Nindana is a village near Rohtak city in the Rohtak district of Haryana, India. It falls under the jurisdiction of Meham tehsil of Rohtak district.

== History ==
Nindana is historically recognized as a village of the Panwar (Parmar) Rajput community in the Rohtak district of Haryana, India. It forms part of a group of Panwar Rajput villages (khap) in the region, which are connected through shared lineage traditions and long-standing social ties.

The Panwar Rajputs of this region trace their ancestry to Rohtas Singh Panwar, who is associated with the early foundation of Rohtak. The historical name of the area has been linked to Rohtas (Rohtash), and the settlement has been referred to as Rohtasgarh in historical accounts. Over time, descendants of this lineage established multiple settlements across present-day Rohtak and adjoining districts.

Historically, the Panwar Rajputs in this region held significant landholdings and were prominent in agriculture. During the British colonial period, several members of the community served as Zaildar, reflecting their role in local administration and revenue systems.

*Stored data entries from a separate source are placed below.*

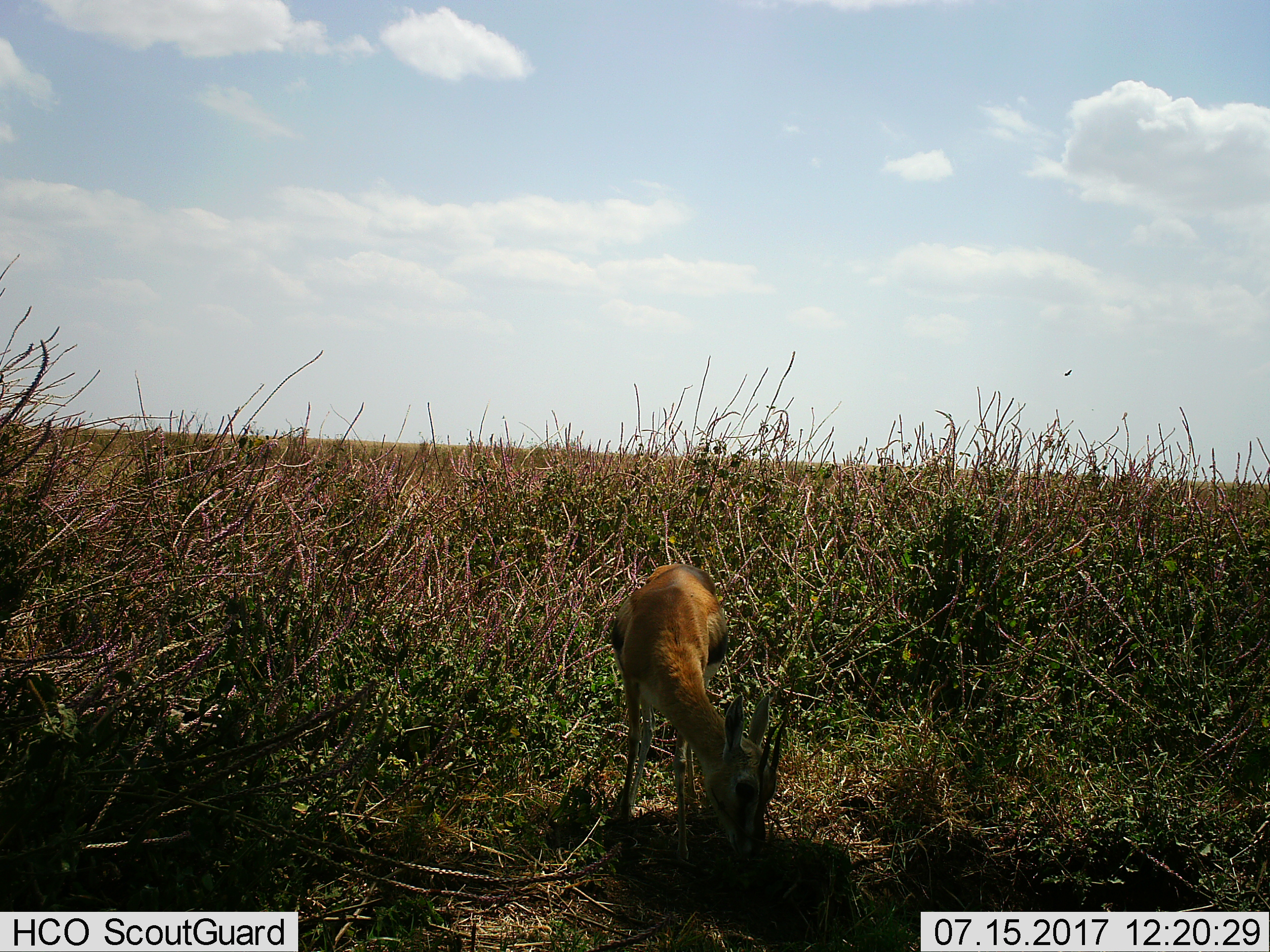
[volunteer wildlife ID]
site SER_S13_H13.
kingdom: Animalia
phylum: Chordata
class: Mammalia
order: Artiodactyla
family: Bovidae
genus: Eudorcas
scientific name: Eudorcas thomsonii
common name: thomson's gazelle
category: gazellethomsons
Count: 1.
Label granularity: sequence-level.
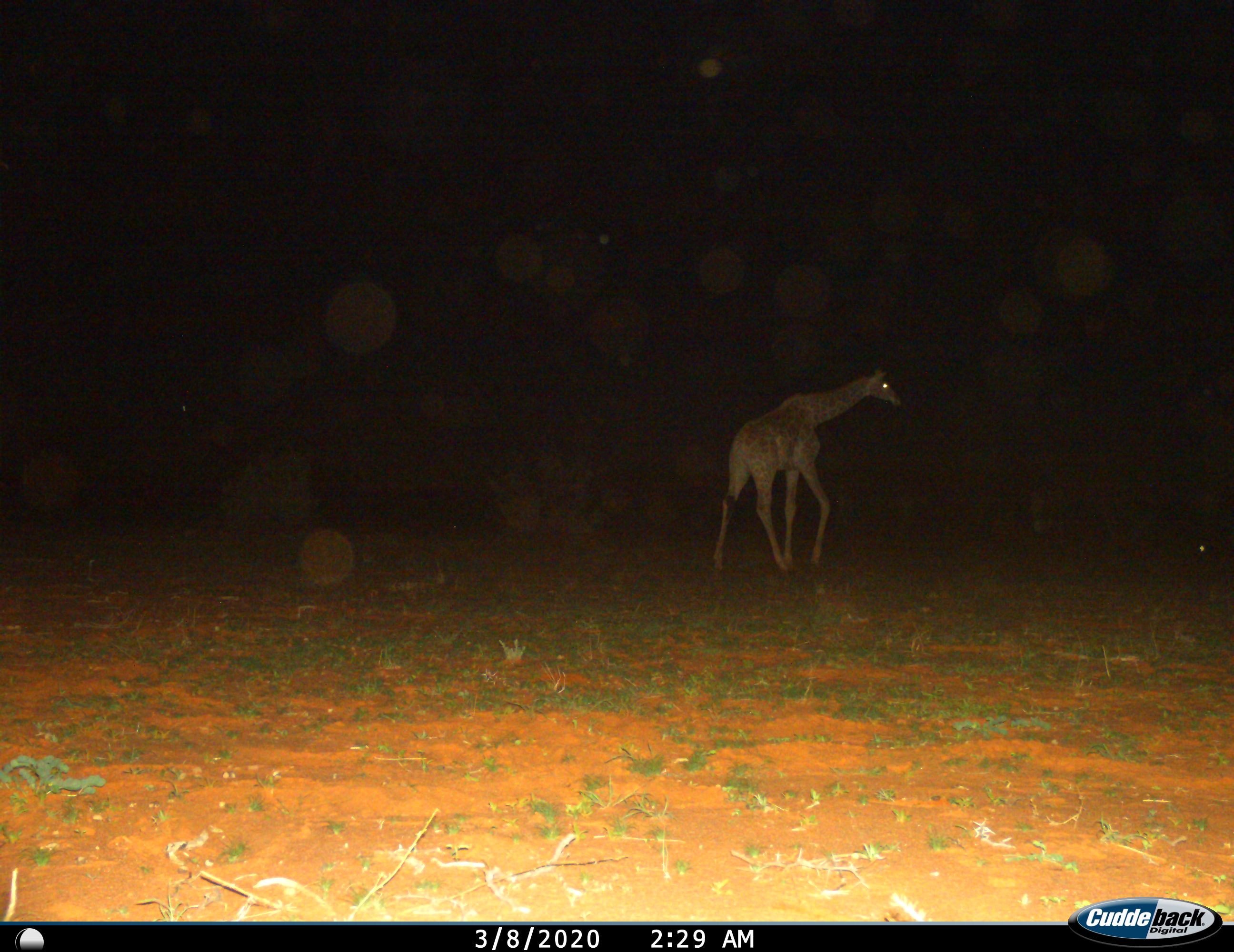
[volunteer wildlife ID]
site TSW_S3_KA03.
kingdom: Animalia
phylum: Chordata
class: Mammalia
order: Artiodactyla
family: Giraffidae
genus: Giraffa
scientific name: Giraffa camelopardalis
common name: giraffe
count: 1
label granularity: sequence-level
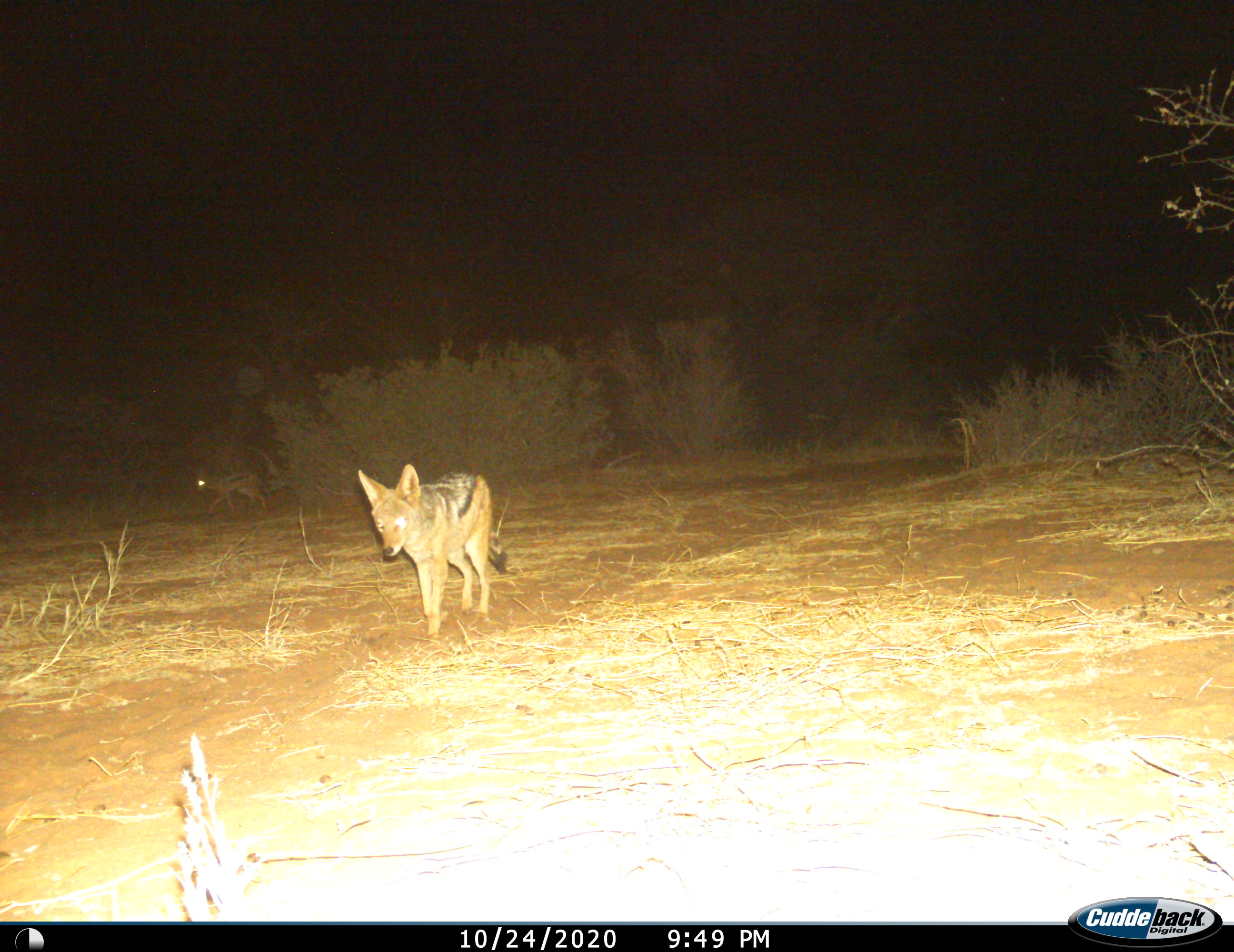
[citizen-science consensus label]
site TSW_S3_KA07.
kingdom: Animalia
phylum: Chordata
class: Mammalia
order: Carnivora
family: Canidae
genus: Lupulella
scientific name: Lupulella mesomelas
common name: black-backed jackal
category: jackalblackbacked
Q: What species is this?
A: Jackalblackbacked (black-backed jackal) (Lupulella mesomelas).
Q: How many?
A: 2.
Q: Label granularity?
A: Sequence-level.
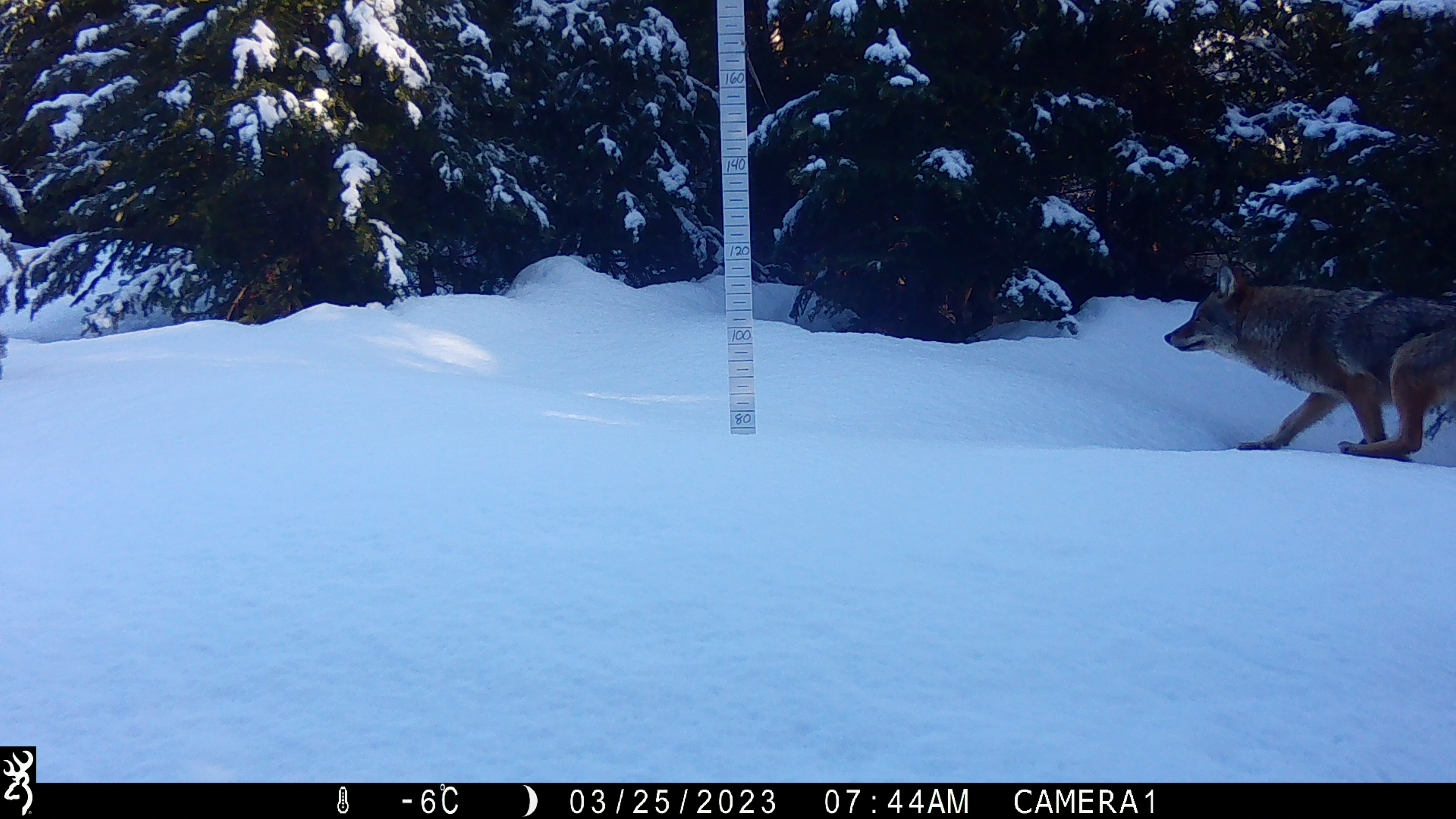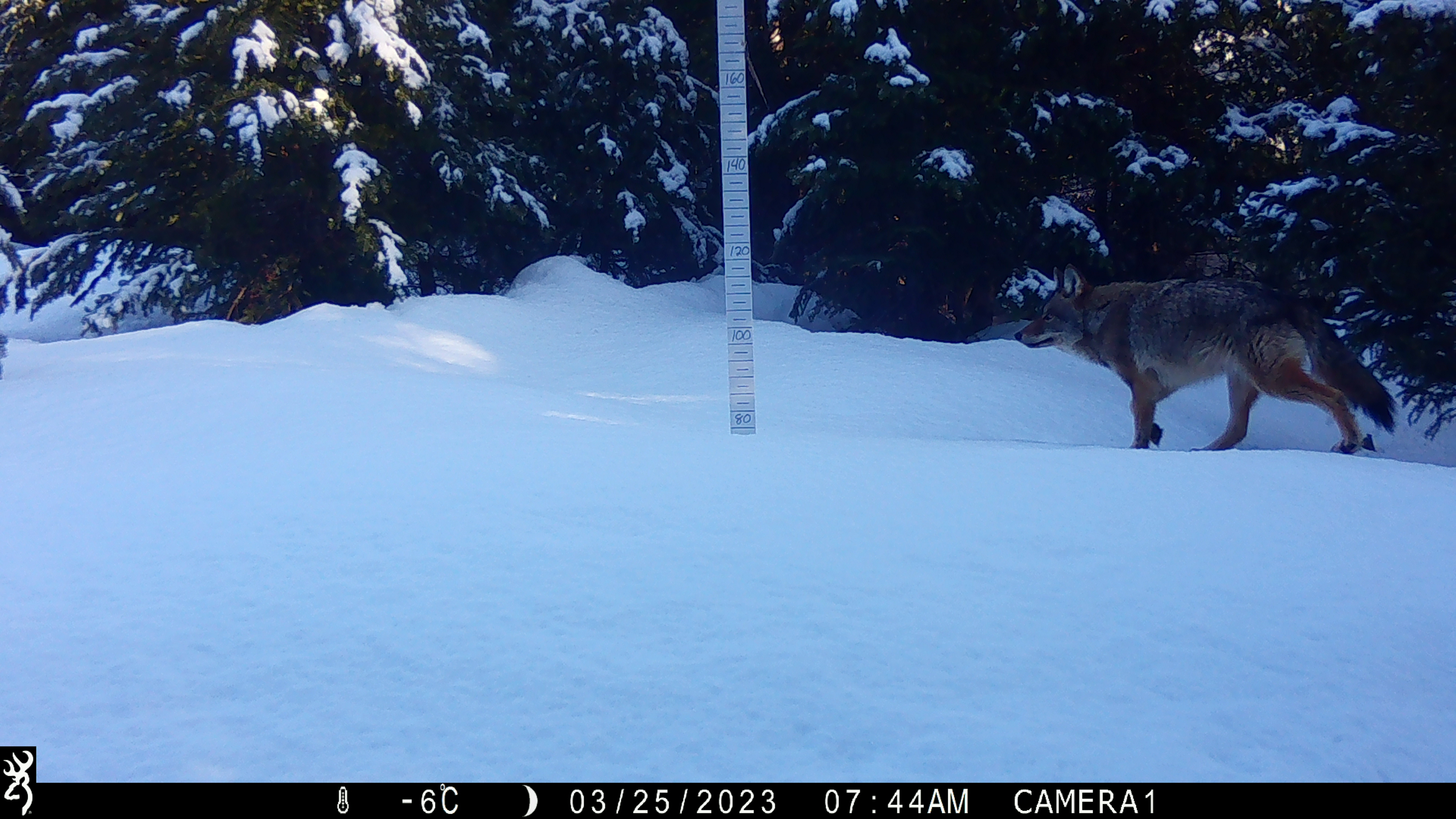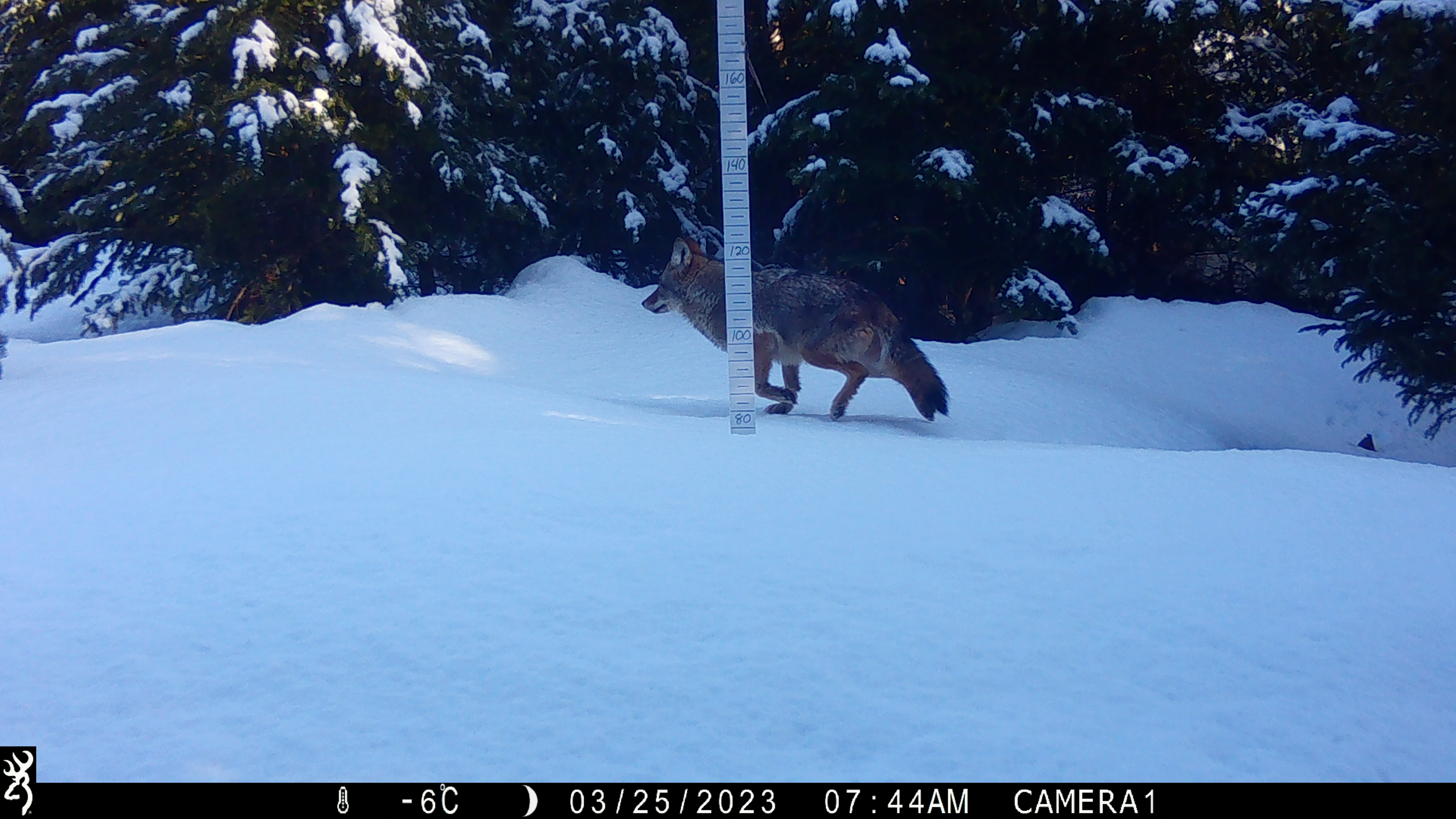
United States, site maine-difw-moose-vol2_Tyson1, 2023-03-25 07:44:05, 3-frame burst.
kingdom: Animalia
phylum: Chordata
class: Mammalia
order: Carnivora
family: Canidae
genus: Canis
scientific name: Canis latrans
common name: coyote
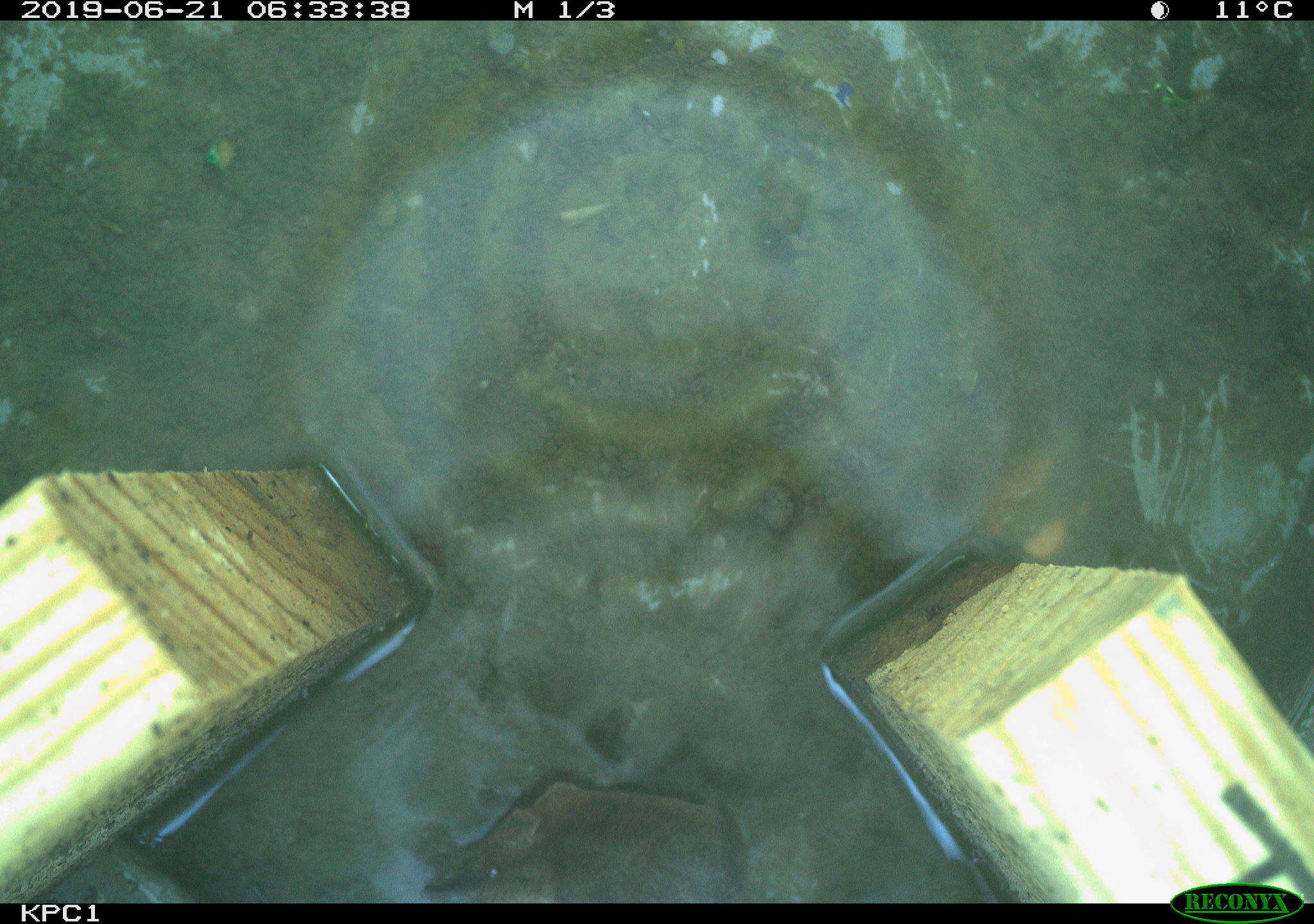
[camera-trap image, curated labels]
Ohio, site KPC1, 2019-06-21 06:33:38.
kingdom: Animalia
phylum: Chordata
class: Mammalia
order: Eulipotyphla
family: Soricidae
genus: Sorex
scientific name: Sorex cinereus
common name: masked shrew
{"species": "masked shrew (Sorex cinereus)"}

Nindana was founded by Neem Singh Panwar, and the village derives its name from him. It developed within the established network of Panwar Rajput settlements in the region, maintaining strong kinship ties and shared customs.

== Pre-independence ==
Before the independence of India in 1947, the Rohtak region had a significant population of Muslim Rajputs, commonly known as Ranghar. The Ranghar community formed an integral part of the agrarian society of Haryana and adjoining areas.

Ranghar Rajputs were traditionally engaged in agriculture, and many also served in military units such as Skinner's Horse during the colonial period. The term Ranghar has historically been used to denote Rajputs of the region who followed Islam, while retaining clan identities such as Panwar, Chauhan, Bhatti, and Tanwar.

Following the Partition of India in 1947, many Muslim Rajput families migrated to Pakistan, resulting in significant demographic changes in the region.

== Communities ==
The Panwar (Parmar) Rajputs form the principal community in Nindana and have historically been associated with landownership and agriculture. They are part of a wider network of Panwar Rajput villages in the Rohtak region, linked through traditional khap structures.

At present, Hindu Panwar Rajputs constitute the majority population of the village, alongside some populations of Brahmins and other communities.

The Rohtak district has historically been characterized by an agrarian social structure in which communities such as Rajputs, Brahmins and others have contributed to the local economy and culture.

Nindana continues to reflect this agrarian background, with agriculture remaining the primary occupation, along with increasing participation in education, government services, and other professions.